Abstract
Culex quinquefasciatus Say (Diptera: Culicidae) and Aedes vexans Meigen are two of the most abundant mosquitoes in Bernalillo County, New Mexico, USA. In this study, a polymerase chain reaction based methodology was used to identify the sources of blood meals taken by these two species. Ae. vexans was found to take a large proportion of its meals from mammals. Although less specific in terms of its blood meal preferences, Cx. quinquefasciatus was found to feed more commonly on birds. The results for Ae. vexans are similar to those reported for this species in other parts of their geographic range. Cx. quinquefasciatus appears to be more variable in terms of its host feeding under different environmental or seasonal circumstances. The implications of these results for arbovirus transmission are discussed.
Keywords: host feeding, mosquito, West Nile virus, arbovirus
Introduction
Mosquito blood meal identification has been used to better understand the feeding behaviors of various mosquito species in many areas across the United States and the world (Irby and Apperson 1988; Zinser et al. 2004; Gingrich and Williams 2005; Molaei and Andreadis 2006; Molaei et al. 2006, 2007; Kay et al. 2007; Garcia-Rejon et al. 2010; Sawabe et al. 2010; Barrera et al. 2011). Here, the results of a similar study, using a polymerase chain reaction (PCR) based methodology designed to assess the host feeding patterns of Aedes vexans Meigen (Diptera: Culicidae) and Culex quinquefasciatus Say in Bernalillo County, New Mexico, USA, are presented
Ae. vexans and Cx. quinquefasciatus are two of the most abundant mosquito species in Bernalillo County (DiMenna et al. 2006). Ae. vexans mosquitoes are known to feed aggressively on mammals, including humans (Tempelis et al. 1965; Cupp and Stokes 1973; Magnarelli 1977a, b; Ritchie and Rowley 1981; Nasci 1984; Irby and Apperson 1988; Apperson et al. 2002, 2004; Lee et al. 2002; Hassan et al. 2003; Gingrich and Williams 2005; Molaei et al. 2006). Cx. quinquefasciatus, alternatively, is less specific in its feeding, but typically takes a majority of its blood meals from avian hosts. (Bohart et al. 1978; Kilpatrick et al. 2006; Savage et al. 2007; Garcia-Rejon et al. 2010).
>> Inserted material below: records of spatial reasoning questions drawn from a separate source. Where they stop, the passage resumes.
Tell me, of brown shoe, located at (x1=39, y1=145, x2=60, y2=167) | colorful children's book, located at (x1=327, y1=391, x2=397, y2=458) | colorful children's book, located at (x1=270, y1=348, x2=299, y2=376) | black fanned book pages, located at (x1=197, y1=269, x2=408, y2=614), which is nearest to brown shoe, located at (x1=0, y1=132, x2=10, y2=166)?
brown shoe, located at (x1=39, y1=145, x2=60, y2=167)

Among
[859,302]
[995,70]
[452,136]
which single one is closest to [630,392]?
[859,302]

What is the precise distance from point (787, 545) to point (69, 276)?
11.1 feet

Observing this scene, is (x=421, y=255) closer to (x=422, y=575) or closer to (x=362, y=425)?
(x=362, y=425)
In some cases, Cx. quinquefasciatus feeds equally on both birds and mammals, or can show a mammalian bias. (Zinser et al. 2004; Kay et al. 2007; Molaei et al. 2007; Muturi et al. 2008; Swabe et al. 2010).
Both of these mosquito species are known arbovirus vectors of medical and veterinary importance. Ae. vexans is known to transmit St. Louis encephalitis and Western Equine Encephalitis, and is a potential bridge vector for West Nile virus (WNV) (Turell et al. 2001; Cupp et al. 2004; Kilpatrick et al. 2005; DiMenna et al. 2006; Molaei and Andreadis 2006; Blitvich 2008). Likewise, Cx. quinquefasciatus is known to be a highly competent vector for WNV in North America, and because of its strong tendency to feed on birds, it may play a particularly important role in viral amplification. (Andreadis et al. 2001; Bernard et al. 2001; Kulasekera et al. 2001; Nasci et al. 2001; Sardelis et al. 2001; Turell et al. 2001; White et al. 2001; Goddard et al. 2002; Turell et al. 2002, 2005; Anderson et al. 2004; Andreadis et al. 2004; Solomon 2004; Ebel et al. 2005; Kilpatrick et al. 2005; Hayes and Gubler 2006). Both of these mosquito species, along with a third species, Culex tarsalis, have tested positive for WNV infection in Bernalillo County (DiMenna et al. 2006).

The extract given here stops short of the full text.